TASK DETAILS: Only a number is wanted: how many lines in the records below contain "actions"?
══ EXERCISE MATERIALS ══
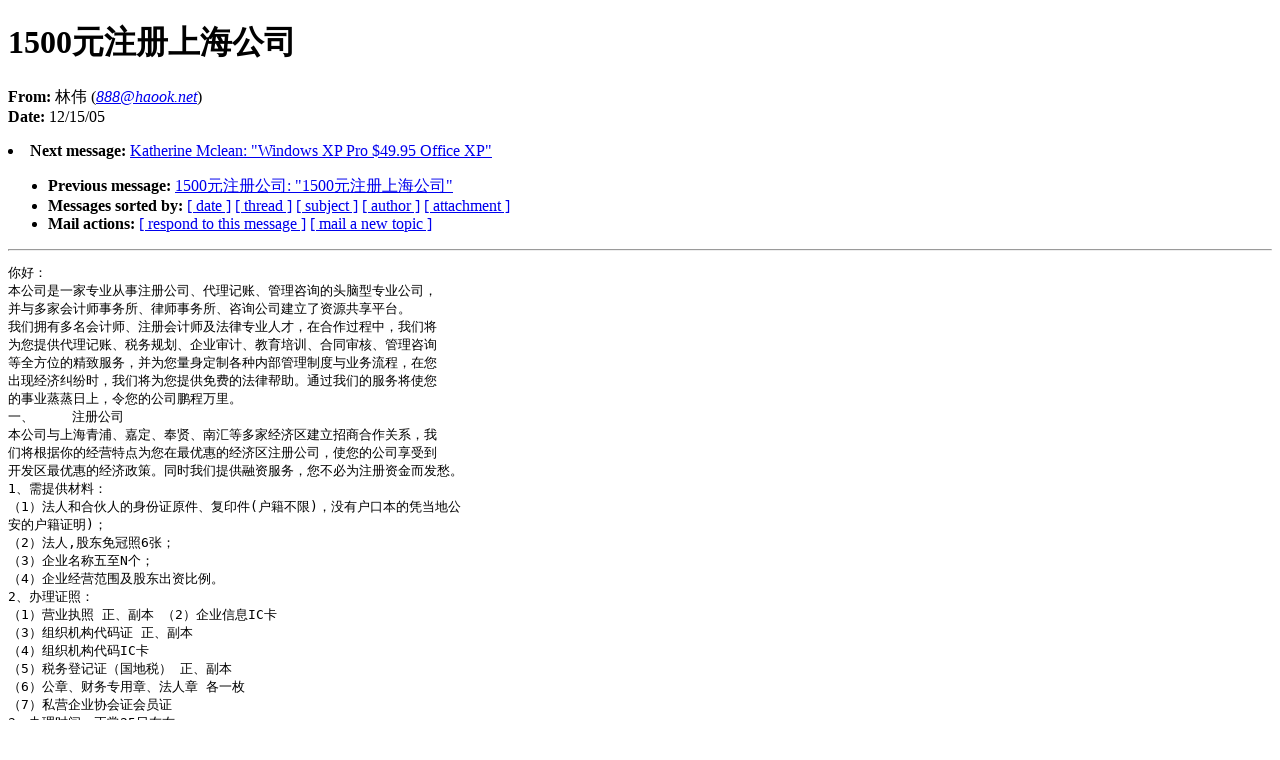

--- FILE ---
content_type: text/html
request_url: https://www.daml.org/listarchive/daml-all/1057.html
body_size: 2988
content:
<!DOCTYPE HTML PUBLIC "-//W3C//DTD HTML 4.01//EN"
                      "http://www.w3.org/TR/html4/strict.dtd">
<html lang="en">
<head>
<meta http-equiv="Content-Type" content="text/html; charset=GB2312">
<meta name="generator" content="hypermail 2.1.4, see http://www.hypermail.org/">
<title>daml-all Mailing List Archive: 1500元注册上海公司</title>
<meta name="Author" content="林伟 (888@haook.net)">
<meta name="Subject" content="1500元注册上海公司">
<link rev="made" href="mailto:bamundson@bbn.com, jcoffman@rospo1.bbn.com">
<style type="text/css">
body {color: black; background: #ffffff}
h1.center {text-align: center}
div.center {text-align: center}
</style>
</head>
<body>
<h1>1500元注册上海公司</h1>
<!-- received="Thu Dec 15 15:26:55 2005" -->
<!-- isoreceived="20051215202655" -->
<!-- sent="Fri, 16 Dec 2005 04:18:29 +0800" -->
<!-- isosent="20051215201829" -->
<!-- name="林伟" -->
<!-- email="888@haook.net" -->
<!-- subject="1500元注册上海公司" -->
<!-- id="20051215202651.3F1994B71D@wrath.daml.org" -->
<!-- charset="GB2312" -->
<!-- expires="-1" -->
<p>
<strong>From:</strong> 林伟 (<a href="/cdn-cgi/l/email-protection#[base64]"><em><span class="__cf_email__" data-cfemail="88b0b0b0c8e0e9e7e7e3a6e6edfc">[email&#160;protected]</span></em></a>)<br>
<strong>Date:</strong> 12/15/05
</p>
<!-- next="start" -->
<li><strong>Next message:</strong> <a href="1058.html">Katherine Mclean: "Windows XP Pro $49.95 Office XP"</a>
<ul>
<li><strong>Previous message:</strong> <a href="1056.html">1500元注册公司: "1500元注册上海公司"</a>
<!-- nextthread="start" -->
<!-- reply="end" -->
<li><strong>Messages sorted by:</strong> 
<a href="date.html#1057">[ date ]</a>
<a href="index.html#1057">[ thread ]</a>
<a href="subject.html#1057">[ subject ]</a>
<a href="author.html#1057">[ author ]</a>
<a href="attachment.html">[ attachment ]</a>
<li><strong>Mail actions:</strong> <a href="/cdn-cgi/l/email-protection#[base64]">[ respond to this message ]</a> <a href="/cdn-cgi/l/email-protection#c6a2a7abaaeba7aaaa86a2a7abaae8a9b4a1">[ mail a new topic ]</a>
</ul>
<hr>
<!-- body="start" -->
<pre>
你好：
本公司是一家专业从事注册公司、代理记账、管理咨询的头脑型专业公司，
并与多家会计师事务所、律师事务所、咨询公司建立了资源共享平台。
我们拥有多名会计师、注册会计师及法律专业人才，在合作过程中，我们将
为您提供代理记账、税务规划、企业审计、教育培训、合同审核、管理咨询
等全方位的精致服务，并为您量身定制各种内部管理制度与业务流程，在您
出现经济纠纷时，我们将为您提供免费的法律帮助。通过我们的服务将使您
的事业蒸蒸日上，令您的公司鹏程万里。
一、	注册公司
本公司与上海青浦、嘉定、奉贤、南汇等多家经济区建立招商合作关系，我
们将根据你的经营特点为您在最优惠的经济区注册公司，使您的公司享受到
开发区最优惠的经济政策。同时我们提供融资服务，您不必为注册资金而发愁。
1、需提供材料：
（1）法人和合伙人的身份证原件、复印件(户籍不限)，没有户口本的凭当地公
安的户籍证明)；
（2）法人,股东免冠照6张；
（3）企业名称五至N个；
（4）企业经营范围及股东出资比例。
2、办理证照：
（1）营业执照 正、副本 （2）企业信息IC卡
（3）组织机构代码证 正、副本
（4）组织机构代码IC卡
（5）税务登记证（国地税） 正、副本
（6）公章、财务专用章、法人章 各一枚
（7）私营企业协会证会员证
3、办理时间：正常25日左右
4、收费标准：50万元注册资金，全部办完拿证付款共1500元
二、	代理记账
本公司经上海财政局审批具有专业代理记账资格，通过我们的代理记账，您不需
要设置专职会计机构和会计人员，也能建立规范的会计体系和完善的会计核算，
这样可以让您摆脱繁琐的公司事务，用更多的精力去开拓您的业务、去规划您公
司的未来。
1、	代理范围
   建帐、清理老账、整理原始凭证、编制记账凭证、记账、编制会计报表、税务申
报、增值税开票验票业务，随时答复客户提出的会计和税务咨询、整理装订和保管
会计档案。
2、	收费：
   服务企业底价每月300元，
　 商业企业底价每月400元；
　 工业企业底价每月500元；
　 报税每月每户100元；
　 其他业务双方具体协商。
三、	联系方式
电  话：021-68138897
小灵通：021-27364519
联系人：宋先生
公司网址：<a href="http://www.peiking.com.cn">http://www.peiking.com.cn</a>
</pre>
<!-- body="end" -->
<hr>
<ul>
<!-- next="start" -->
<li><strong>Next message:</strong> <a href="1058.html">Katherine Mclean: "Windows XP Pro $49.95 Office XP"</a>
<li><strong>Previous message:</strong> <a href="1056.html">1500元注册公司: "1500元注册上海公司"</a>
<!-- nextthread="start" -->
<!-- reply="end" -->
<li><strong>Messages sorted by:</strong> 
<a href="date.html#1057">[ date ]</a>
<a href="index.html#1057">[ thread ]</a>
<a href="subject.html#1057">[ subject ]</a>
<a href="author.html#1057">[ author ]</a>
<a href="attachment.html">[ attachment ]</a>
<li><strong>Mail actions:</strong> <a href="/cdn-cgi/l/email-protection#[base64]">[ respond to this message ]</a> <a href="/cdn-cgi/l/email-protection#5e3a3f3332733f32321e3a3f333270312c39">[ mail a new topic ]</a>
</ul>
<!-- trailer="footer" -->
<hr>
<p><small><em>
This archive was generated by <a href="http://www.hypermail.org/">hypermail 2.1.4</a> 
: 12/15/05 EST
</em></small></p>
<script data-cfasync="false" src="/cdn-cgi/scripts/5c5dd728/cloudflare-static/email-decode.min.js"></script><script defer src="https://static.cloudflareinsights.com/beacon.min.js/vcd15cbe7772f49c399c6a5babf22c1241717689176015" integrity="sha512-ZpsOmlRQV6y907TI0dKBHq9Md29nnaEIPlkf84rnaERnq6zvWvPUqr2ft8M1aS28oN72PdrCzSjY4U6VaAw1EQ==" data-cf-beacon='{"version":"2024.11.0","token":"01c9d765aefd472086551b50128c386e","r":1,"server_timing":{"name":{"cfCacheStatus":true,"cfEdge":true,"cfExtPri":true,"cfL4":true,"cfOrigin":true,"cfSpeedBrain":true},"location_startswith":null}}' crossorigin="anonymous"></script>
</body>
</html>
═══
RESULT FOR THIS EXERCISE: 2